Provided passage
Economically, villagers are poor and earn little income from the sales of rattan collecting and damar which is a resin obtained from the dipterocarp trees. They also work in the nearby estates.
Considered materially and technologically behind compared to the average Malaysian living in the city, socially the Temiar are more civilized and gracious than most of us.
We were invited by Tuan Speaker to join in the two-day celebration which started with the “khatan” or circumcision for 30 Temiar boys. On the day of the ceremony, five of the boys ran away to hide and the team was surprised to have two adult males turn up at the eleventh hour for their circumcision.
The next, the Temiar “adat nikah” or solemnisation of marriage ceremony was held for nine couples which follow closely of a customary Malay wedding tradition. There was a mixed couple in the group. The wedding ceremony was held in a huge “balai” hut.
The Temiar are a happy, contented people who have lived this way of life for generations. They survive by living communally and contributing all they have for the good of the community. Their sense of freedom and oneness with nature is astounding as their concept or dependency on the value of money.

Supplied data
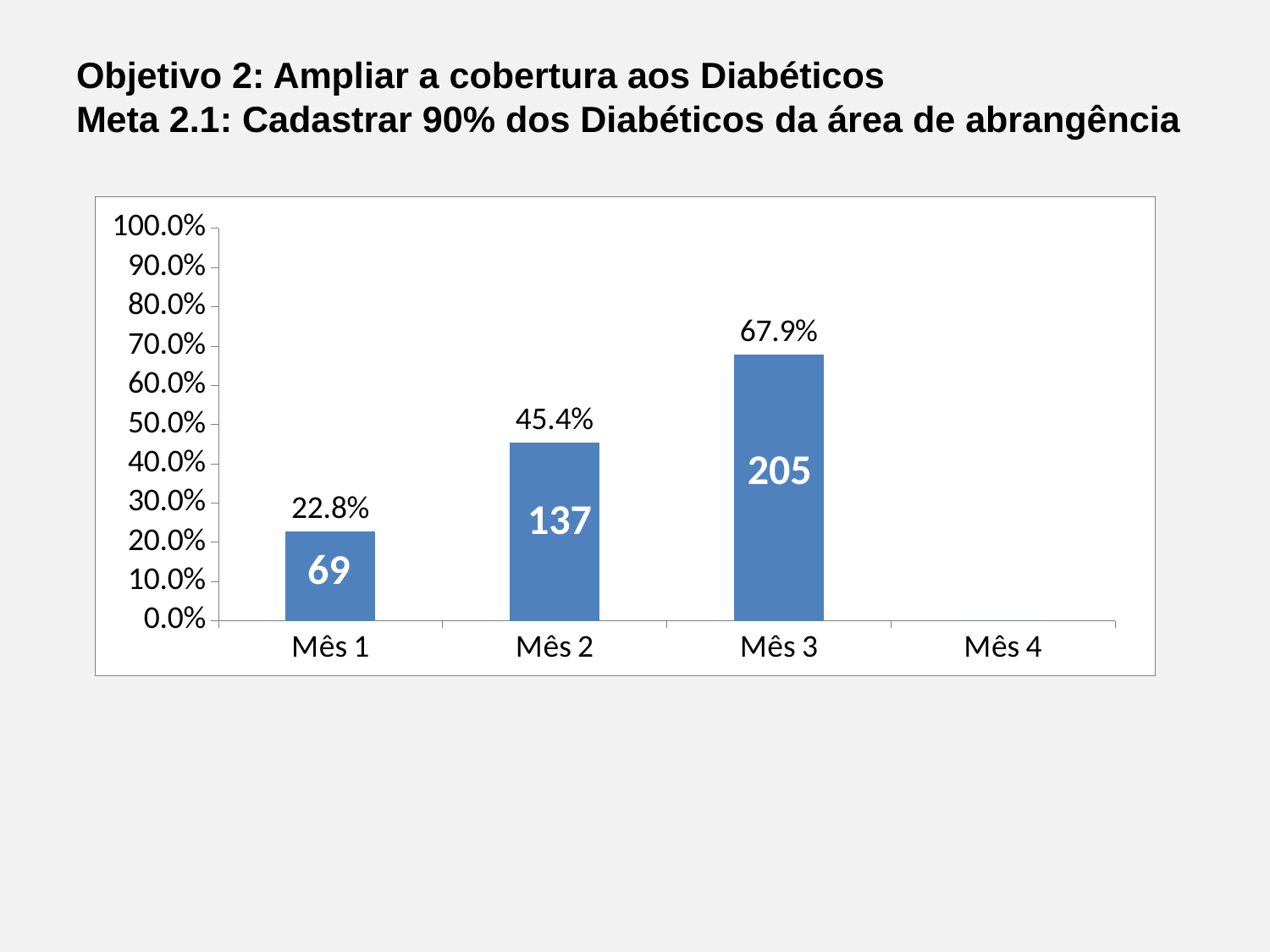
How many categories are shown on the x axis? 4 What kind of chart is shown on the slide? Bar chart What percentage is shown for Mês 1? 22.8% What is the difference in percentage points between Mês 3 and Mês 2? 22.5 What percentage is shown for Mês 3? 67.9% Which is larger, the percentage for Mês 1 or for Mês 2? Mês 2 What number is printed inside the bar for Mês 2? 137 What number is printed inside the bar for Mês 3? 205 Which month with a bar has the lowest percentage? Mês 1 Do the percentages rise or fall from Mês 1 to Mês 3? Rise What percentage is shown for Mês 2? 45.4% Which month has the highest percentage? Mês 3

Tasks
1 – From the Temiar passage, list every local term it puts in quotation marks, each with the meaning the passage gives for it.
2 – Answer these from the Temiar passage:
(a) Damar is a resin obtained from which trees?
(b) For how many Temiar boys was the khatan held?
(c) How many couples took part in the marriage ceremony?

Answers to each task
1 –
- "khatan": circumcision
- "adat nikah": the solemnisation of marriage ceremony
- "balai": a huge hut where the wedding ceremony was held

2 –
(a) Dipterocarp trees.
(b) 30 boys.
(c) Nine couples.